Multilateral Well: Definition, TAML Complexity, and Production Benefits

What Is a Multilateral Well?

A multilateral well is a well configuration in which multiple lateral wellbore branches radiate from a single main wellbore, all tied back to the same wellhead and surface production facility. Each lateral penetrates a different part of the reservoir — different sand layers, fault blocks, or geographic areas — allowing a single surface wellhead to drain a much larger reservoir volume than a single-leg wellbore. Multilateral wells are constructed by drilling the main bore to total depth, then using a milling or whipstock tool at a junction to exit the casing and drill the lateral branches. The critical design variable is the junction complexity — the TAML (Technology Advancement for Multilaterals) classification system defines six levels from Level 1 (simple open-hole junction, no mechanical connection between lateral and main bore) to Level 6 (fully cased and cemented junction with pressure integrity at the junction and re-entry capability into any lateral). Multilateral wells offer significant economic advantages by multiplying reservoir contact per well from a single pad or platform, at a fraction of the cost of drilling separate wells to the same locations.

Key Takeaways

  • Multilateral wells access multiple reservoir intervals or areas from a single wellbore — reducing the number of surface locations and wellheads needed to develop a field while increasing drainage contact.
  • The TAML (Technology Advancement for Multilaterals) system classifies junction complexity from Level 1 (open hole, no casing at junction) to Level 6 (fully cased junction with hydraulic integrity and full re-entry access).
  • Economic drivers: multilaterals reduce well count, surface footprint, facility costs, and rig time versus equivalent single-leg wells — especially compelling in offshore, remote, or environmentally sensitive locations.
  • Completion challenge: selective zone control in a multilateral requires downhole flow control valves (ICVs) or isolation packers at each lateral entry to manage production from individual laterals independently.
  • Re-entry capability — the ability to return to any lateral for workover or stimulation — is only guaranteed in TAML Level 4+ junctions with full casing and mechanical connection at the junction.

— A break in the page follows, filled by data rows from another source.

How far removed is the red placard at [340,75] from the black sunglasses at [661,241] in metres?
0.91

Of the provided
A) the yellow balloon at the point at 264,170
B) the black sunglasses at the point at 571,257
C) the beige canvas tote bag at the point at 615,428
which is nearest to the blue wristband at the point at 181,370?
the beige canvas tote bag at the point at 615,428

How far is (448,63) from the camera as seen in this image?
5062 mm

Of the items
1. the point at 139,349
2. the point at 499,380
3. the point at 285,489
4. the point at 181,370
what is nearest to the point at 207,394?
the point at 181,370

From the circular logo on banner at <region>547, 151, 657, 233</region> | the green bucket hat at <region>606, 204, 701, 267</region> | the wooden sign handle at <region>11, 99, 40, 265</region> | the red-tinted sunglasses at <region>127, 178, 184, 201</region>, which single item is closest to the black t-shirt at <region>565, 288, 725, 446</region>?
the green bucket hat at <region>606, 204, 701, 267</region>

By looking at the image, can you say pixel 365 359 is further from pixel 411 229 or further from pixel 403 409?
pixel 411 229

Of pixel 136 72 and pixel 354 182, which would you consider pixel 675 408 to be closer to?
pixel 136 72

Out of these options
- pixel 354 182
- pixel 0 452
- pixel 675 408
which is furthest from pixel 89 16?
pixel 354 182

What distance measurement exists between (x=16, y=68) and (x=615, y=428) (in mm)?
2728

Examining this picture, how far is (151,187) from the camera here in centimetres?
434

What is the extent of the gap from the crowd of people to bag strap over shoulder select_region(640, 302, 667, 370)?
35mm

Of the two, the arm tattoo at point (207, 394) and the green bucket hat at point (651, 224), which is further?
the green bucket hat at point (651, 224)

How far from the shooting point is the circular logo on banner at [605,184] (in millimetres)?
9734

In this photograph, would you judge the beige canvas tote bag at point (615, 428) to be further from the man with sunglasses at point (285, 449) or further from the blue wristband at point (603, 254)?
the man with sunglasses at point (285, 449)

TAML Classification and Junction Design

The TAML classification was developed by a joint industry project to standardise multilateral technology. Level 1 is the simplest configuration — an open-hole lateral drilled from an open-hole main bore, with no casing across the junction. The junction is unsupported; production from both laterals flows commingled through the main bore. Level 1 is used in competent carbonates or tight formations where wellbore stability makes the open junction acceptable. Level 2 has a cased main bore but the lateral is drilled through an open-hole window — the lateral itself is uncased. Level 3 adds a liner in the lateral but the junction between lateral liner and main bore casing is mechanical only (no cement). Levels 2 and 3 are common in carbonate reservoirs where the rock provides its own wellbore support.

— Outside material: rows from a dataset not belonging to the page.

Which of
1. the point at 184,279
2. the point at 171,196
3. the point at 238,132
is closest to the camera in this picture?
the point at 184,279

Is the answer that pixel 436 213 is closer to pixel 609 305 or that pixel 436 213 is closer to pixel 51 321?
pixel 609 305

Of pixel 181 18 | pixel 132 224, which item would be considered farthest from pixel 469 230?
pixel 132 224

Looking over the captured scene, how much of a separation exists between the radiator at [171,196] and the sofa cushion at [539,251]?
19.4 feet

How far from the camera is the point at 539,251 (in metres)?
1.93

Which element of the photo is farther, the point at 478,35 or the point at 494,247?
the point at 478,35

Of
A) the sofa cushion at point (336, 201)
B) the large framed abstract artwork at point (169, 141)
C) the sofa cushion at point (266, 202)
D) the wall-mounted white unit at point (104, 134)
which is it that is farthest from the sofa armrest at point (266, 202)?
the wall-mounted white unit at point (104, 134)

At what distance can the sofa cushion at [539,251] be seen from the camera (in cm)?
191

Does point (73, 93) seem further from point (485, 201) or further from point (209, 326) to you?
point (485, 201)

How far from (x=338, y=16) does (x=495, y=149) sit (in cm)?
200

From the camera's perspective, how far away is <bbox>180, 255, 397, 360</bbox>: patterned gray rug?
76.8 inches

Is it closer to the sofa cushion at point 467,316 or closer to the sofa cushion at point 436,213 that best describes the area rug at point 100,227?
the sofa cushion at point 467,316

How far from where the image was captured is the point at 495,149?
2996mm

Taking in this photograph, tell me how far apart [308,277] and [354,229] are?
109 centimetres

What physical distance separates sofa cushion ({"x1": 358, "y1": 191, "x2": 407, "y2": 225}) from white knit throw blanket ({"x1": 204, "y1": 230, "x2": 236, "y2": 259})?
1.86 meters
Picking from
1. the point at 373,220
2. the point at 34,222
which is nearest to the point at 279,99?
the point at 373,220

Level 4 provides a full mechanical and hydraulic junction — the lateral casing and main bore casing are mechanically joined with a pressure-rated connection that can withstand annular pressure testing. Level 4 allows selective production testing of individual laterals and is the minimum standard for intelligent multilateral completions with downhole flow control valves. Level 5 adds full cement placement at the junction, providing zonal isolation between laterals. Level 6 is the most complex — a fully cased and cemented junction with full pressure integrity equal to the main bore casing, and full re-entry access to any lateral using standard intervention tools. Level 6 multilaterals are used in deepwater developments (Statoil's Åsgard field in Norway, Saudi Arambo's Maximum Reservoir Contact wells in Saudi Arabia) where the cost of re-entry intervention from surface is prohibitive and long-term production control requires individual lateral integrity.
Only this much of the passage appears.